Implementation

Structure

The code is organized into the following modules:

surface_ops: FFT-based surface operators.
kernels: Laplace and Biot-Savart kernels.
integrals: baseline direct-sum surface quadrature.
singular_quadrature: POU + polar quadrature.
boundary_integral: surface integrals with singular correction.
virtual_casing: high-level API for on-surface/off-surface fields and gradients.

Design Decisions

Static Shapes

JAX compiles for fixed shapes. We select quadrature sizes on the Python side, then use JIT-compiled kernels for the actual evaluation.

Mixed Precision

Mixed precision is allowed. The default policy is:

Inputs can be float32.
Accumulations are promoted to float64 when required for accuracy.

Custom VJPs

Boundary integrals can be memory-intensive. We plan to implement custom_vjp rules that re-evaluate kernels during the backward pass instead of storing large intermediates.

Compatibility with Reference Code

The goal is bitwise-identical results for small test cases, and numerical parity for larger grids. All critical numerics and normalizations follow the BIEST implementation [BIEST] and the formulation in [MCO2019].

Boundary Integrals (Baseline)

The first JAX implementation uses a direct-sum quadrature:

\[\begin{split}u(x_i) = \\sum_{j} K(x_i, x_j) \\, f_j \\, w_j\end{split}\]

where w_j is the area element returned by SurfNormalAreaElem. This reproduces the far-field part of BIEST’s Nyström evaluation.

The singular correction used by BIEST (partition-of-unity + polar quadrature) is not yet replicated. The baseline is therefore expected to deviate near the diagonal, and is used to build the parity harness and profiling instrumentation before introducing the full correction.

The direct-sum implementation is chunked to limit memory use and is JIT-compatible using jax.lax.scan.

Singular Correction (Laplace FxdU / Fxd2U)

We implement the BIEST partition-of-unity correction for both LaplaceFxdU (grad G) and LaplaceFxd2U (hyper-singular second derivatives):

A local patch is extracted around each target point.
A grid POU term subtracts the singular contribution from the trapezoidal rule.
A polar quadrature term adds back the singular part using Lagrange interpolation from the patch to polar nodes.
Hedgehog quadrature (order 8) is used for the Fxd2U corrections.

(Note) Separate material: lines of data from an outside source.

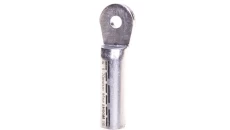Końcówka oczkowa aluminiowa szczelna KRA 70/8 E12KA-01010101500 /100szt./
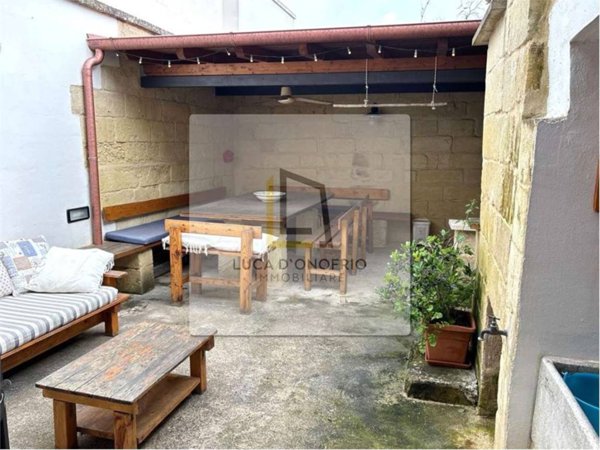 appartamento in vendita a Vernole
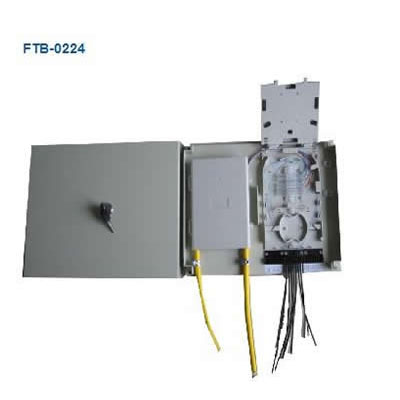 FTTH Floor Terminal Box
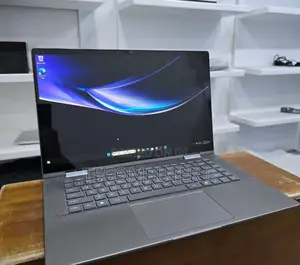 New Laptop HP Envy 15 16GB Intel Core Ultra 7 SSD 1T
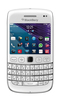 Смартфон BlackBerry Bold 9790 White - Ейск
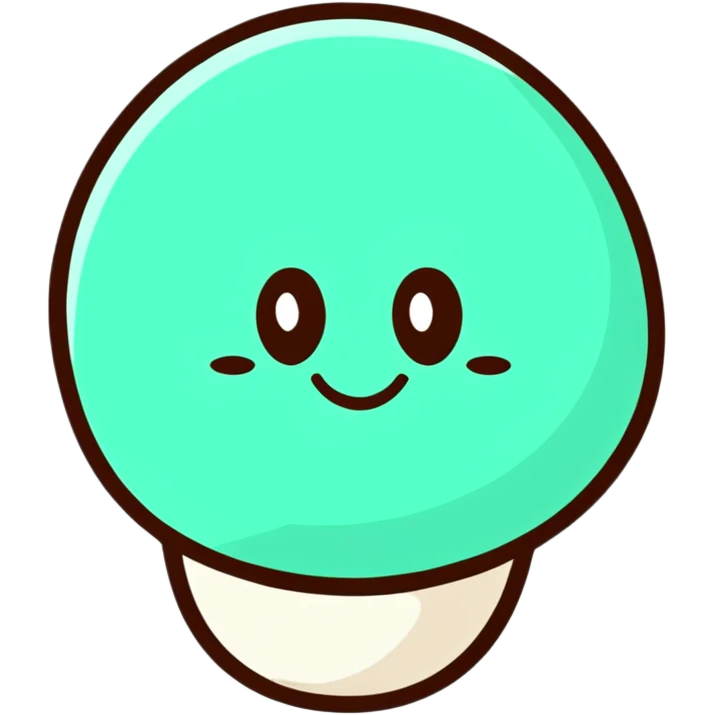 Pokemon emoji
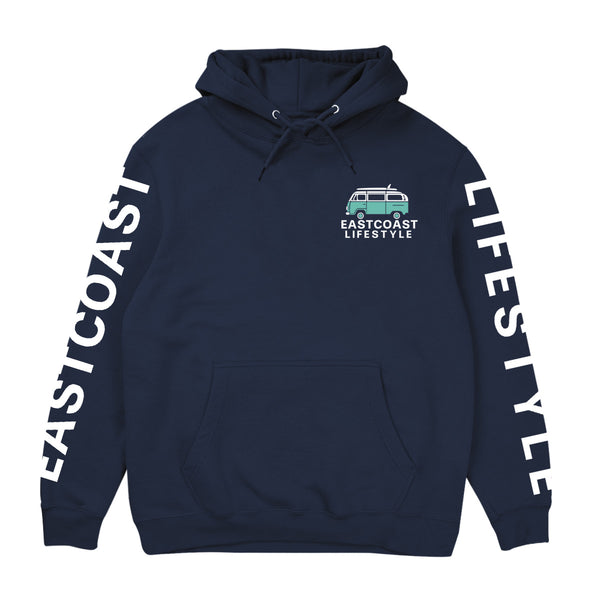 Life's Better By The Ocean Hoodie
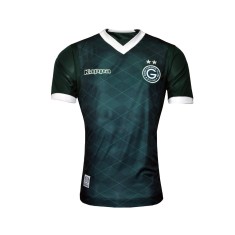 Camisa Torcedor Goiás I 2015 sem Número Kappa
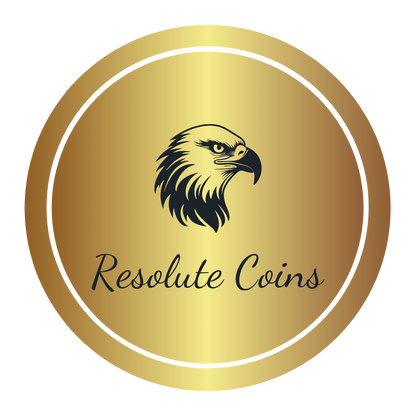 2024 $5 American Gold Eagle PCGS MS70 First Strike Flag Label (Rare 1 of 1,232)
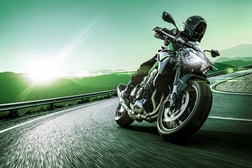 EICMA 2019 – Kawasaki Z900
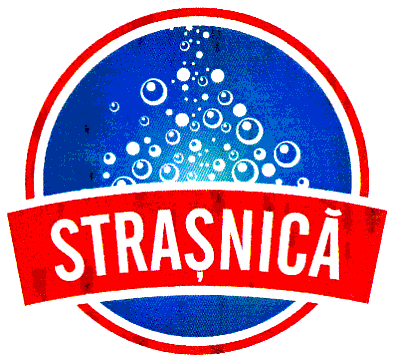 STRAŞNICĂ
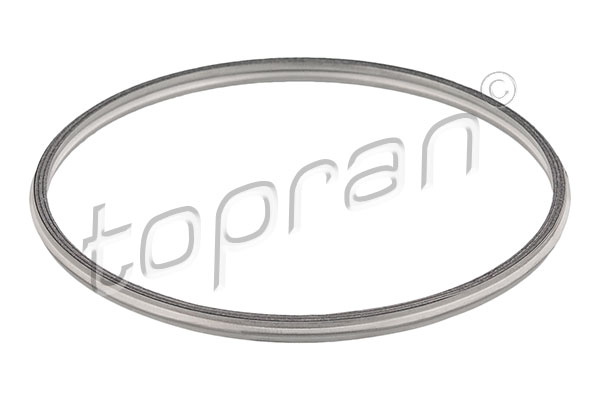 Uszczelka układu wydechowego TOPRAN 722 200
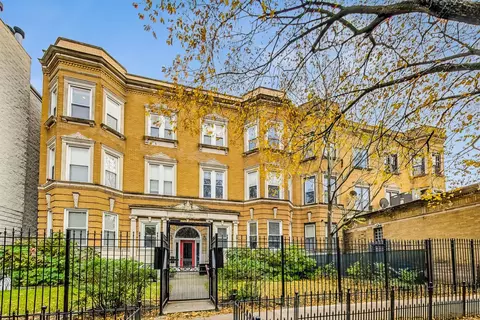 4709 N Kenmore Ave #3N, Chicago, IL 60640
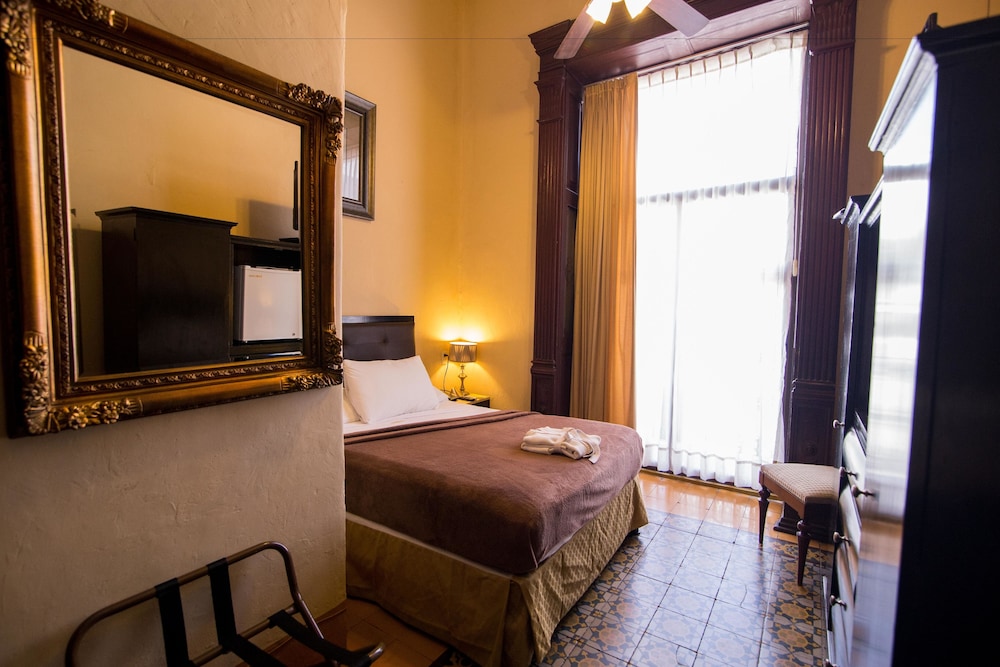 Gran Hotel de Merida 28/68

This supports parity for both ComputeB and ComputeGradB on on-surface targets.

Internal Field Variants

Internal fields are derived by sign flips relative to the external formulation:

\[\mathbf{B}_{\mathrm{int}} = \frac{1}{2}\mathbf{B} - \nabla G[\sigma] - \nabla \times G[\mathbf{K}],\]

\[\nabla \mathbf{B}_{\mathrm{int}} = - \nabla \mathbf{B}_{\mathrm{ext}}.\]

The JAX implementation exposes:

compute_internal_B (on-surface)
compute_internal_gradB (on-surface)
compute_internal_B_offsurf (off-surface)
compute_internal_gradB_offsurf (off-surface)

These mirror the C++ API names and are validated in parity tests.

Off-Surface Baseline

For off-surface targets the kernels are non-singular. The implementation evaluates:

\[\begin{split}\mathbf{B}_{\mathrm{ext}}(x) = \\nabla G[B\\cdot n](x) - \\text{BiotSavart}[J](x)\end{split}\]

and the corresponding field gradient:

\[(\nabla \mathbf{B}_{\mathrm{ext}})_{k i} = \varepsilon_{k \ell m}\,\partial_i\partial_\ell G[K_m] + \partial_i\partial_k G[\sigma].\]

Optional Fourier upsampling improves accuracy. For off-surface GradB, the default parity path uses the base resampled grid (matching the reference C++ implementation), with an optional adaptive mode enabled for higher accuracy.

Off-Surface GradB

Off-surface GradB is evaluated with the same second-derivative kernel used on-surface, but without singular correction. The JAX path uses laplace_fxd2_u_eval_vec for the vector density and assembles the curl term to match the reference implementation. An adaptive option is available to reuse the refined grid selected by the LaplaceDxU self-test.